Sets global configuration variables

Examples:

var tmp = tempdir(); // "/tmp" for most *nix platforms 

Searches and returns string containing a writeable, platform-dependent temporary directory. Follows Python's tempfile algorithm.

Tests if error occurred in the last command. Returns a truthy value if an error returned and a falsy value otherwise.

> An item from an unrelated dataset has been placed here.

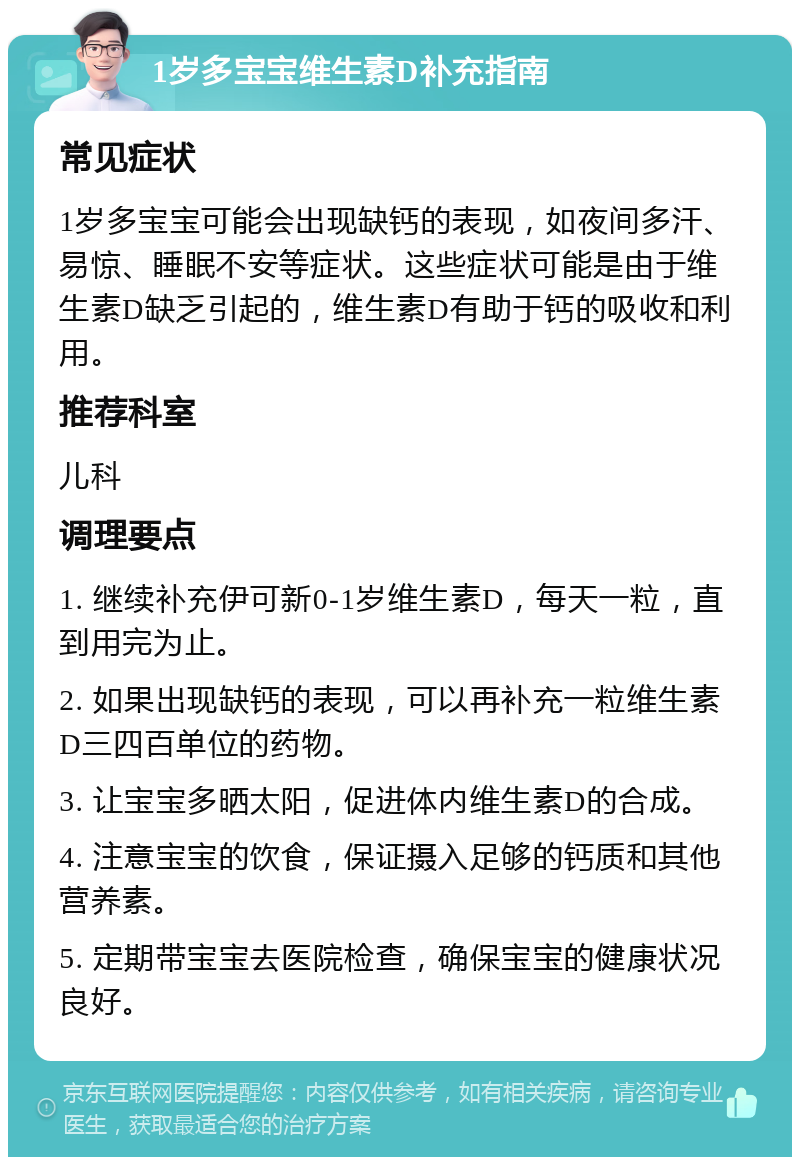 1岁多宝宝维生素D补充指南 常见症状 1岁多宝宝可能会出现缺钙的表现，如夜间多汗、易惊、睡眠不安等症状。这些症状可能是由于维生素D缺乏引起的，维生素D有助于钙的吸收和利用。 推荐科室 儿科 调理要点 1. 继续补充伊可新0-1岁维生素D，每天一粒，直到用完为止。 2. 如果出现缺钙的表现，可以再补充一粒维生素D三四百单位的药物。 3. 让宝宝多晒太阳，促进体内维生素D的合成。 4. 注意宝宝的饮食，保证摄入足够的钙质和其他营养素。 5. 定期带宝宝去医院检查，确保宝宝的健康状况良好。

Note: do not rely on the return value to be an error message. If you need the last error message, use the .stderr attribute from the last command's return value instead.

Examples:

var foo = ShellString('hello world');

Turns a regular string into a string-like object similar to what each command returns. This has special methods, like .to() and .toEnd()

Examples:

grep('foo', 'file1.txt', 'file2.txt').sed(/o/g, 'a').to('output.txt');
echo('files with o\'s in the name:\n' + ls().grep('o'));
cat('test.js').exec('node'); // pipe to exec() call 

Commands can send their output to another command in a pipe-like fashion. sed, grep, cat, exec, to, and toEnd can appear on the right-hand side of a pipe. Pipes can be chained.

Example:

var sh = require('shelljs');
var silentState = sh.config.silent; // save old silent state 
sh.config.silent = true;
/* ... */
sh.config.silent = silentState; // restore old silent state 

Suppresses all command output if true, except for echo() calls. Default is false.

Example:

require('shelljs/global');
config.fatal = true; // or set('-e'); 
cp('this_file_does_not_exist', '/dev/null'); // throws Error here 
/* more commands... */

If true the script will throw a Javascript error when any shell.js command encounters an error. Default is false. This is analogous to Bash's set -e

Example:

config.verbose = true; // or set('-v'); 
cd('dir/');
ls('subdir/');

Will print each command as follows:

cd dir/
ls subdir/

Example:

config.globOptions = {nodir: true};

Use this value for calls to glob.sync() instead of the default options.